Success rates of standard diskectomy and microdiskectomy are about equal, but you're likely to have less pain and to recover more quickly with microdiskectomy. Possible complications for either type of disk surgery include bleeding, infection, injury to the nerves or spinal cord, scarring, and the risks of anesthesia. What's more, although you may experience immediate results from disk surgery, it doesn't stop degenerative changes and your pain may recur in time.
- Exercise regularly. This is the most important thing you can do for your overall health as well as for your back.
Pay special attention to your core muscles — the muscles in your abdomen and lower back that are essential for proper posture and alignment. Pilates — an exercise technique for total body conditioning and rehabilitation — may be particularly helpful in keeping these muscles strong.
For cardiovascular benefits, try using a stationary bike, treadmill, elliptical trainer or cross-country ski machine. Cycling outdoors is also recommended, but be sure your seat and handlebars are adjusted properly.
- Maintain proper posture when you sit. A good chair should comfortably support your hips and the seat shouldn't press on the back of your thighs or knees. If the chair doesn't support the natural curve in your lower spine, place a rolled towel or pillow behind your back.

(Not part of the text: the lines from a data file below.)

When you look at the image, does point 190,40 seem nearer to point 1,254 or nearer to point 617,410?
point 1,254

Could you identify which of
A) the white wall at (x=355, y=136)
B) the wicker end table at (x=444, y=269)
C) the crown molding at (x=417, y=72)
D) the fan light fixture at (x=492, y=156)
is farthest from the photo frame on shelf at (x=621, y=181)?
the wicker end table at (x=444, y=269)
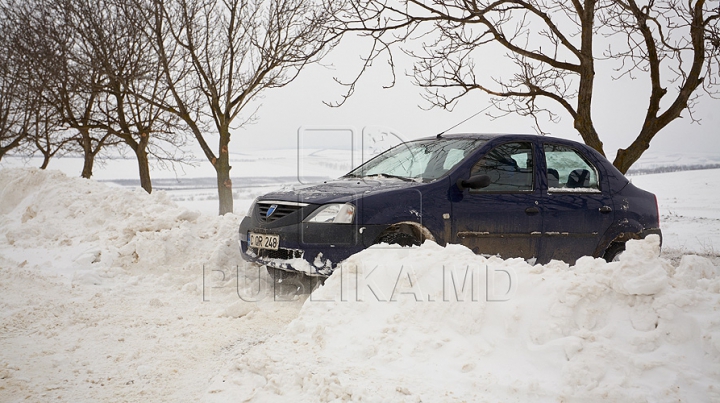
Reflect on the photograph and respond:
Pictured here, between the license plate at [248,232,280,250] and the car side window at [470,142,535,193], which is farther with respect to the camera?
the car side window at [470,142,535,193]

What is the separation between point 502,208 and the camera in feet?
17.9

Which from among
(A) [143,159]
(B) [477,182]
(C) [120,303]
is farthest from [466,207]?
(A) [143,159]

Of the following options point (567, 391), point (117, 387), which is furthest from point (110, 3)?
point (567, 391)

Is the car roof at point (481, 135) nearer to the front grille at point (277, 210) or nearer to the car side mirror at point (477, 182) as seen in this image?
the car side mirror at point (477, 182)

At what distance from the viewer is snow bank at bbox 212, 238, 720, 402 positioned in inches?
118

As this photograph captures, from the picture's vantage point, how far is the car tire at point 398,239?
504 centimetres

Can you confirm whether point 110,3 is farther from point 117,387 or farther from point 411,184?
point 117,387

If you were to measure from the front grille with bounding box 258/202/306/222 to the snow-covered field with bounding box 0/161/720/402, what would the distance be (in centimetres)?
85

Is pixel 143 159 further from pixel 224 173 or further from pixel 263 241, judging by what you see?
pixel 263 241

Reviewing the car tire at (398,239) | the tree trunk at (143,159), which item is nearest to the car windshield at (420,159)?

When working at a computer, adjust your chair so that your feet are flat on the floor and your arms rest on your desk or the chair's arms, with your elbows bent at a right angle. Take frequent breaks, even if it's just to walk around your office.
When you drive, adjust your seat to keep your knees and hips level, and move the seat forward to avoid overreaching for the pedals.
- Use proper body mechanics. Being conscious of how you stand, lift heavy objects and even how you sleep can go a long way toward keeping your back healthy. That's because poor posture stresses your back, leading to fatigue and stress on joints and nerves. If you stand for long periods, rest one foot on a stool or small box from time to time. While you stand, hold reading material at eye level instead of bending forward.
Before you lift something heavy, decide where you'll place it and how you'll get there. Bend at your knees, not your back, so that your legs do the lifting. Carry objects close to your body at about waist level. If possible, set the object down on a surface between shoulder and knee height to avoid lifting objects over your head or bending over too far. Don't twist at your waist. Instead, turn by pivoting your feet.
Be careful moving heavy things when you're tired — fatigue can cause you to move more awkwardly. Heavy loads pose the greatest risk, so know your limitations. Don't attempt to lift something you feel is beyond your ability.
For the best sleep posture, choose a firm mattress. Use pillows for support, but don't use one that forces your neck up at a severe angle.